We have one painfully boring but totally crucial word for you here at Farm Commons: Insurance. When it comes to natural disasters, farmers can best protect themselves by making sure they have adequate property insurance and also crop/livestock insurance. Property insurance will pay farmers the cash they need to rebuild the barn that burns down; crop or livestock insurance will pay farmers the cash they would have received for selling their farm products that burned/washed away/blew away in a derecho…
To get property insurance, you will need to work with an insurance broker or insurance agent, hopefully someone who understands farming. If you already have a policy, your action step is to update your declarations list , as well as the insured value of each listed asset. This should be done every year.
To get crop or livestock insurance, you also turn to local insurance agents authorized to sell policies sourced through the USDA’s Risk Management Agency. Many of these policies aren’t particularly helpful to diversified and direct to consumer farmers, as they don’t adequately provide value in terms of covering lost revenue at a premium that farmers find affordable. However, they are the only option for most producers.
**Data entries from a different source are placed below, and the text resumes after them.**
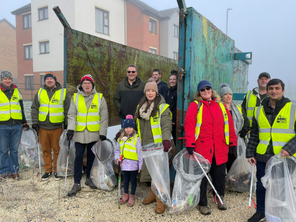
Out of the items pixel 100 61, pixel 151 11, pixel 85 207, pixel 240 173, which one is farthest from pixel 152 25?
pixel 85 207

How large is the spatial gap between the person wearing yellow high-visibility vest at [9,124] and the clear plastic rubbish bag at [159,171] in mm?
2456

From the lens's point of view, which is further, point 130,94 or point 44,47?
point 44,47

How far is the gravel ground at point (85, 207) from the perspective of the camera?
2.51 metres

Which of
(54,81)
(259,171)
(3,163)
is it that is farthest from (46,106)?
(259,171)

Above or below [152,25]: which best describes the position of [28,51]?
below

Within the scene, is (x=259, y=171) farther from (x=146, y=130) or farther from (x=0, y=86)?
(x=0, y=86)

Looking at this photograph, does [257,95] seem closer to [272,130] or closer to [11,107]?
[272,130]

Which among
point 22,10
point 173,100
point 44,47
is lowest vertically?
point 173,100

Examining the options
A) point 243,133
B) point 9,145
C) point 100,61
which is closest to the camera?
point 243,133

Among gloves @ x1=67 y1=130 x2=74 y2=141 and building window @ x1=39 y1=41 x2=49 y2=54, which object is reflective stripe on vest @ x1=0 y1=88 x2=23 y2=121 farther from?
building window @ x1=39 y1=41 x2=49 y2=54

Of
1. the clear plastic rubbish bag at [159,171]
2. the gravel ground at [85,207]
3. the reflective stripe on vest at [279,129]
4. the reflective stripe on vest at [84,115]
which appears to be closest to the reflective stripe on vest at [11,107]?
the gravel ground at [85,207]

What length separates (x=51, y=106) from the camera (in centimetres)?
345

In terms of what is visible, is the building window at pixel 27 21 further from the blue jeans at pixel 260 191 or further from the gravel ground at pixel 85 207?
the blue jeans at pixel 260 191

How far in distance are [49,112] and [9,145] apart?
97 cm
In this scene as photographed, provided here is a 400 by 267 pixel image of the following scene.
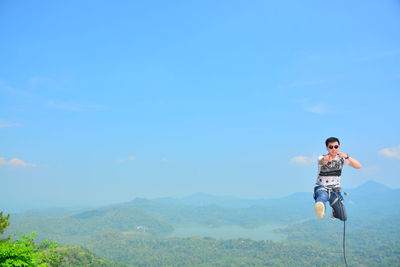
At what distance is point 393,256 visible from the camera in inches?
5674

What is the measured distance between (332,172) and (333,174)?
0.14ft

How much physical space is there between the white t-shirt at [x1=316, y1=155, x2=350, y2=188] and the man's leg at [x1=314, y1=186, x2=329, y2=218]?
13 cm

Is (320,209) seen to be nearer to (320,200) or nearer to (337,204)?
(320,200)

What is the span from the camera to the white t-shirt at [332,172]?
4777 millimetres

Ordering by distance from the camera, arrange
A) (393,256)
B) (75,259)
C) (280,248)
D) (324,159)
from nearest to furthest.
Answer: (324,159)
(75,259)
(393,256)
(280,248)

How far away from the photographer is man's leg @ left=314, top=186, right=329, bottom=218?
4.46 m

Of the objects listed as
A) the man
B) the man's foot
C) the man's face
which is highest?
the man's face

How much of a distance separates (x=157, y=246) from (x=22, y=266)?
176 meters

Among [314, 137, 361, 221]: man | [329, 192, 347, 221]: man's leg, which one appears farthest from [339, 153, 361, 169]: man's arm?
[329, 192, 347, 221]: man's leg

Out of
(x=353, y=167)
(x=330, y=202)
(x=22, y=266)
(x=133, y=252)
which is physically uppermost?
(x=353, y=167)

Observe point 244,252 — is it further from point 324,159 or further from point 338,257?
point 324,159

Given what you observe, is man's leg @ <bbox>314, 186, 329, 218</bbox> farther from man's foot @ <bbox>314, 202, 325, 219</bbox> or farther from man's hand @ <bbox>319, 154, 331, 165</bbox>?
man's hand @ <bbox>319, 154, 331, 165</bbox>

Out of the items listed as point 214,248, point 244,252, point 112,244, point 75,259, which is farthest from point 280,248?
point 75,259

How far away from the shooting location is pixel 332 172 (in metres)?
4.89
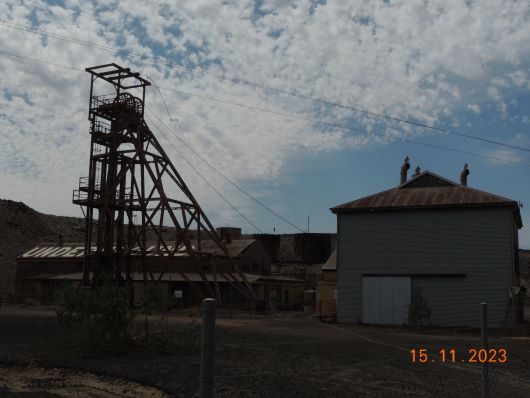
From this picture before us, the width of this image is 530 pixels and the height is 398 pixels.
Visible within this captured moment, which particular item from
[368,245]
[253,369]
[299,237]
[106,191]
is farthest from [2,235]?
[253,369]

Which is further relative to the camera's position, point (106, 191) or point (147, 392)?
point (106, 191)

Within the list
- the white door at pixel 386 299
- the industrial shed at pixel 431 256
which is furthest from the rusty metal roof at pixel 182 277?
the white door at pixel 386 299

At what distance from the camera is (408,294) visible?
97.0 ft

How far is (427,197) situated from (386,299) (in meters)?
6.03

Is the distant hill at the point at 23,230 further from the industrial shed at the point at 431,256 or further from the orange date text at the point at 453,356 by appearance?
the orange date text at the point at 453,356

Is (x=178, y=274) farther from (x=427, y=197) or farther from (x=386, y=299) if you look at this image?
(x=427, y=197)

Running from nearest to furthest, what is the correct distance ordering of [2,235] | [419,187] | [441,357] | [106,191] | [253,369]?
1. [253,369]
2. [441,357]
3. [419,187]
4. [106,191]
5. [2,235]

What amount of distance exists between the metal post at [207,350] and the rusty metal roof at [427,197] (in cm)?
2753

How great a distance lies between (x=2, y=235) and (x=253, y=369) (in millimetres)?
70217

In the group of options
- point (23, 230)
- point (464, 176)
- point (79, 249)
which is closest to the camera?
point (464, 176)

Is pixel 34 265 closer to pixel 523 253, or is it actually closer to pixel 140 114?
pixel 140 114

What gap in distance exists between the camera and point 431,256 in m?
29.5

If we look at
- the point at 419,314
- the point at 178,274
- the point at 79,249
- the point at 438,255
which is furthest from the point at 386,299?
the point at 79,249

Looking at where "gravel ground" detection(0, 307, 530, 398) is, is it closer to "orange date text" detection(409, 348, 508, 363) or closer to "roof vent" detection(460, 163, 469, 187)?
"orange date text" detection(409, 348, 508, 363)
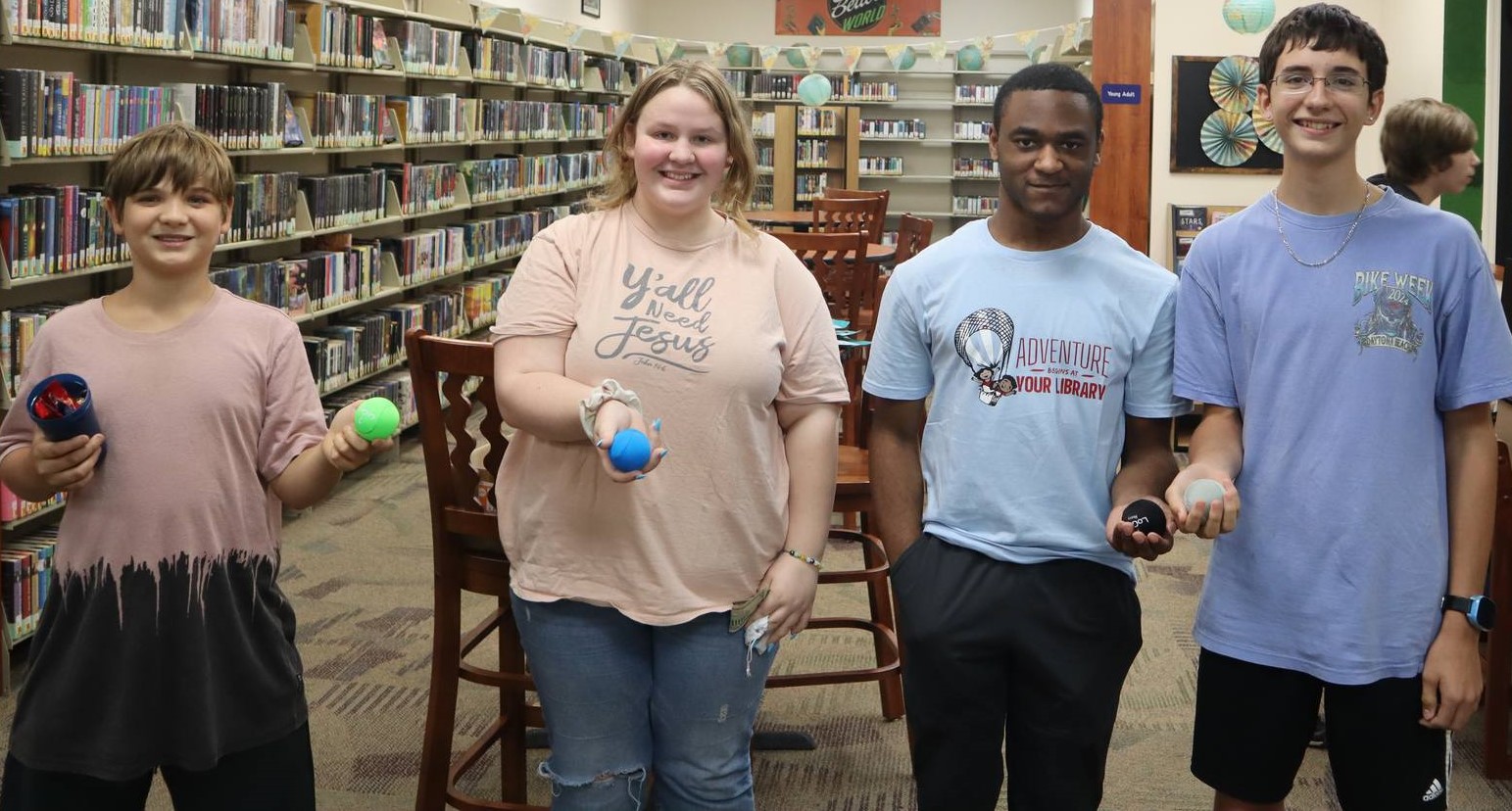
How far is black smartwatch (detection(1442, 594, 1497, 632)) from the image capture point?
158cm

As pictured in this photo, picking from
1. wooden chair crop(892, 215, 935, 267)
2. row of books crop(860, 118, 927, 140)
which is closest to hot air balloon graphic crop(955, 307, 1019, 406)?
wooden chair crop(892, 215, 935, 267)

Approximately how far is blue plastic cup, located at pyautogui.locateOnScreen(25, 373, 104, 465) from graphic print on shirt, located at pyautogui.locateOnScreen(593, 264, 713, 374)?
0.58 meters

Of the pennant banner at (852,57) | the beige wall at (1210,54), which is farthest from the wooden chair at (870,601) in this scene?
the pennant banner at (852,57)

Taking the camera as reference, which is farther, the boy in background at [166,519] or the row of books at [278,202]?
the row of books at [278,202]

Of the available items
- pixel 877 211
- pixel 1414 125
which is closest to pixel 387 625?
pixel 1414 125

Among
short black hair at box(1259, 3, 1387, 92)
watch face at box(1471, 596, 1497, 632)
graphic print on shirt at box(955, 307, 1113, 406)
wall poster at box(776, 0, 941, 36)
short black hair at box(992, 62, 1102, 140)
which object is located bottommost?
watch face at box(1471, 596, 1497, 632)

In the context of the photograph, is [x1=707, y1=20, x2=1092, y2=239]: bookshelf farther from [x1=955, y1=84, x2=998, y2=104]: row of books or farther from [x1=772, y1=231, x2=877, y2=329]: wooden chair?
[x1=772, y1=231, x2=877, y2=329]: wooden chair

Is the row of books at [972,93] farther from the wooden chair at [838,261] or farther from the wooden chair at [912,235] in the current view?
the wooden chair at [838,261]

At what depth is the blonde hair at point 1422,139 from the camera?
3.35m

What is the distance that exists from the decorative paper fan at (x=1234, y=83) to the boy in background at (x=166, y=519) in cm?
533

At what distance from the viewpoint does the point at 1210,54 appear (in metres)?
6.09

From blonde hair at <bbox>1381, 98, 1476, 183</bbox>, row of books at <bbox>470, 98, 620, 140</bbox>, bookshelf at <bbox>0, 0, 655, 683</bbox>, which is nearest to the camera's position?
blonde hair at <bbox>1381, 98, 1476, 183</bbox>

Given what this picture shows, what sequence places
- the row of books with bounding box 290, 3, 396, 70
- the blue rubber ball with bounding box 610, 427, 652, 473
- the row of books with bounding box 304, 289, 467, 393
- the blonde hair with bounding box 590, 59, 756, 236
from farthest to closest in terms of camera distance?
the row of books with bounding box 304, 289, 467, 393
the row of books with bounding box 290, 3, 396, 70
the blonde hair with bounding box 590, 59, 756, 236
the blue rubber ball with bounding box 610, 427, 652, 473

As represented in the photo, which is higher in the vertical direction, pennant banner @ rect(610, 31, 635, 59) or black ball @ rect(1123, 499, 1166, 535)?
pennant banner @ rect(610, 31, 635, 59)
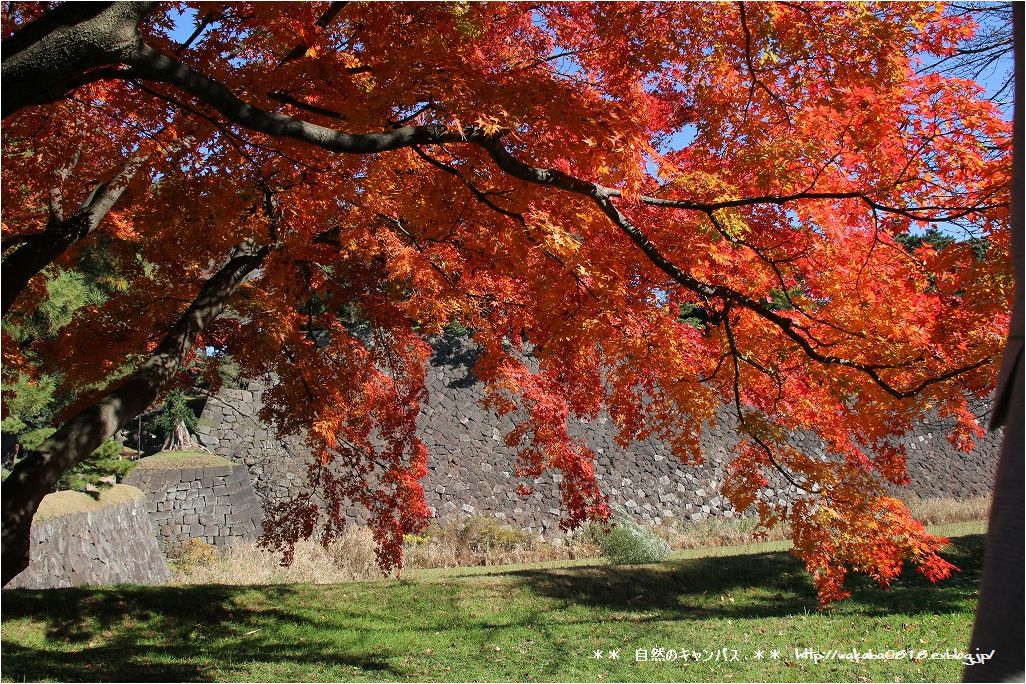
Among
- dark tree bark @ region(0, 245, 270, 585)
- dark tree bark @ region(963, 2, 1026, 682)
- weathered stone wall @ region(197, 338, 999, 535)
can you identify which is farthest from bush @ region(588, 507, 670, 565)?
dark tree bark @ region(963, 2, 1026, 682)

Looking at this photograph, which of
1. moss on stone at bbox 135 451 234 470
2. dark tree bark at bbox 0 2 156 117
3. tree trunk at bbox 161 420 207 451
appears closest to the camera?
dark tree bark at bbox 0 2 156 117

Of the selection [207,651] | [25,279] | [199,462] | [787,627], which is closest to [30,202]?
[25,279]

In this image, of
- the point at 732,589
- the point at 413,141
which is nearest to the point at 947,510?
the point at 732,589

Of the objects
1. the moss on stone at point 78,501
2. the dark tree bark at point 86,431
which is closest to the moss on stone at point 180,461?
the moss on stone at point 78,501

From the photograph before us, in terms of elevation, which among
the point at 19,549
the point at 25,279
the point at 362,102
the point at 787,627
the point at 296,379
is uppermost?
the point at 362,102

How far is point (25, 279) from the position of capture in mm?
6812

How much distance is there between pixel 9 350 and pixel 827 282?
8.63 meters

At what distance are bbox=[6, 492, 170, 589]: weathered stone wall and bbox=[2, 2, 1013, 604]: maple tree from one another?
373 cm

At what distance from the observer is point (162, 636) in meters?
8.58

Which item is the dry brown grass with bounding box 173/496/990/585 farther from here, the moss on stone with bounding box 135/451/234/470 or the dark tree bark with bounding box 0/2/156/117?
the dark tree bark with bounding box 0/2/156/117

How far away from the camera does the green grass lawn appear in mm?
7438

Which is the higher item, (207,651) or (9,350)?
(9,350)

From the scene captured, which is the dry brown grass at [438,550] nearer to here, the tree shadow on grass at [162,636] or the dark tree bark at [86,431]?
the tree shadow on grass at [162,636]

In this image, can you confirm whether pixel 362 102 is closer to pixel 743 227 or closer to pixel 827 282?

Check out our podcast on Whole Farm Revenue Protection, which does cover multiple crops, including specialty crops. You can learn more about insurance options for the farm in our guide Managing the Sustainable Farm’s Risks with Insurance: Navigating Common Options.
If you have experienced a natural disaster already and are looking for disaster relief, Farmers Legal Action Group (FLAG) is your go to resource – they have an excellent updated resource on WHIP, the federal relief program for wildfires, hurricanes etc. USDA also has a disaster assistance recovery tool where you can input information about the disaster you’ve experienced and see what program you may qualify for. These programs have some shortcomings for the smaller, sustainable farm, but it is worthwhile learning about them because you just may get the help you need. Also, as climate chaos becomes more frequent, these programs may be adjusted to provide broader coverage for more types of farmers.